The __ORACLE__ is a Machine Learning Model trained on treebank data, generated by simulating parsing (to generate training configurations).

- Each action is predicted by a discriminative classifier over each legal move
- Max of 3 untyped choices; max of |R| * 2 + 1 when typed
- Features: 
    - top of stack word, POS
    - first in buffer word, POS
    - etc.

### Transition Parser in NLTK

In [13]:
from nltk.parse.transitionparser import TransitionParser

tp = TransitionParser('arc-standard')
tp.train(dependency_treebank.parsed_sents()[:100], 'tp.model')
print(tp)

 Number of training examples : 100
 Number of valid (projective) examples : 100
[LibSVM]<nltk.parse.transitionparser.TransitionParser object at 0x7fe6afd8d940>


In [14]:
# parsing takes a list of dependency graphs and a model as arguments
parses = tp.parse(dependency_treebank.parsed_sents()[-10:], 'tp.model')
print(len(parses))
print(parses)

10
[<DependencyGraph with 32 nodes>, <DependencyGraph with 41 nodes>, <DependencyGraph with 24 nodes>, <DependencyGraph with 19 nodes>, <DependencyGraph with 28 nodes>, <DependencyGraph with 41 nodes>, <DependencyGraph with 43 nodes>, <DependencyGraph with 22 nodes>, <DependencyGraph with 6 nodes>, <DependencyGraph with 16 nodes>]


## Evaluation of Dependency Parsing

Dependency Parsing performance is evaluated as __labeled__ and __unlabeled attachment scores__ which are calculated as 

$$ UAS/LAS = \frac{\text{# of corrent dependency relations}}{\text{# of dependency relations}}$$

the difference between the two is whether the relation labels are considered or not.

NLTK provides `DependencyEvaluator` class to perform the evaluation, that takes predicted and reference parses as arguments.
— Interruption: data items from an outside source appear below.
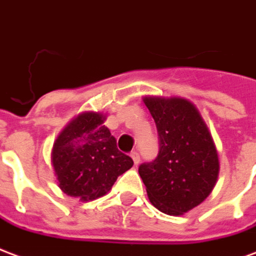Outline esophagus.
I'll list each match as a JSON object with an SVG mask.
<instances>
[{"mask_svg": "<svg viewBox=\"0 0 256 256\" xmlns=\"http://www.w3.org/2000/svg\"><path fill=\"white\" fill-rule=\"evenodd\" d=\"M130 156H132V160H134V164L138 166L139 162H140V156H139V152H138V151H132V152H130Z\"/></svg>", "mask_w": 256, "mask_h": 256, "instance_id": "obj_1", "label": "esophagus"}]
</instances>
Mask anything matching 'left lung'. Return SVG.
Returning a JSON list of instances; mask_svg holds the SVG:
<instances>
[{
    "mask_svg": "<svg viewBox=\"0 0 256 256\" xmlns=\"http://www.w3.org/2000/svg\"><path fill=\"white\" fill-rule=\"evenodd\" d=\"M156 121L160 151L139 166L147 196L160 212L180 216L206 199L220 172L212 134L192 102L184 98L146 96Z\"/></svg>",
    "mask_w": 256,
    "mask_h": 256,
    "instance_id": "8db88e82",
    "label": "left lung"
}]
</instances>
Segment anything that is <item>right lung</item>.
Instances as JSON below:
<instances>
[{
	"instance_id": "1",
	"label": "right lung",
	"mask_w": 256,
	"mask_h": 256,
	"mask_svg": "<svg viewBox=\"0 0 256 256\" xmlns=\"http://www.w3.org/2000/svg\"><path fill=\"white\" fill-rule=\"evenodd\" d=\"M106 116L84 112L61 130L54 142L52 164L58 187L69 196L92 200L110 191L117 177L132 168V158L117 148L104 126Z\"/></svg>"
}]
</instances>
The evaluation ignores punctuation.

In [15]:
from nltk.parse import DependencyEvaluator

de = DependencyEvaluator(parses, dependency_treebank.parsed_sents()[-10:])
las, uas = de.eval()

# no labels, thus identical
print(las)
print(uas)

0.7791666666666667
0.7791666666666667


### Exercise
- Train `arc-standard` and `arc-eager` transition parsers on the same portion (slightly bigger than 100, otherwise it takes a lot of time)
- Evaluate both of them comparing the attachment scores

## Dependency Parsing with Stanza and Spacy

Both spaCy and Stanza (python package Stanford NLP Tools) provide pre-trained dependency parsing models.
The libraries are quite similar in usage.

- initialize pipeline (with other processing steps such as tokenization, POS-tagging)
- process a sentence 
- iterate over tokens accessing dependency parsing attributes

### Stanford Dependency Parser

[paper on stanza](https://arxiv.org/pdf/2003.07082.pdf)

A neural graph-based dependency parser. 
[paper on parser](https://nlp.stanford.edu/pubs/dozat2017deep.pdf)

> We implement a Bi-LSTM-based deep biaffine neural dependency parser (Dozat and Manning, 2017). We
further augment this model with two linguistically motivated features: one that predicts the linearization order of two words in a given language, and the other that predicts the typical distance in linear order between them.



### Spacy Dependency Parser

> A transition-based dependency parser component. The dependency parser jointly learns sentence segmentation and labelled dependency parsing, and can optionally learn to merge tokens that had been over-segmented by the tokenizer. The parser uses a variant of the non-monotonic arc-eager transition-system described by Honnibal and Johnson (2014), with the addition of a "break" transition to perform the sentence segmentation. Nivre (2005)’s pseudo-projective dependency transformation is used to allow the parser to predict non-projective parses.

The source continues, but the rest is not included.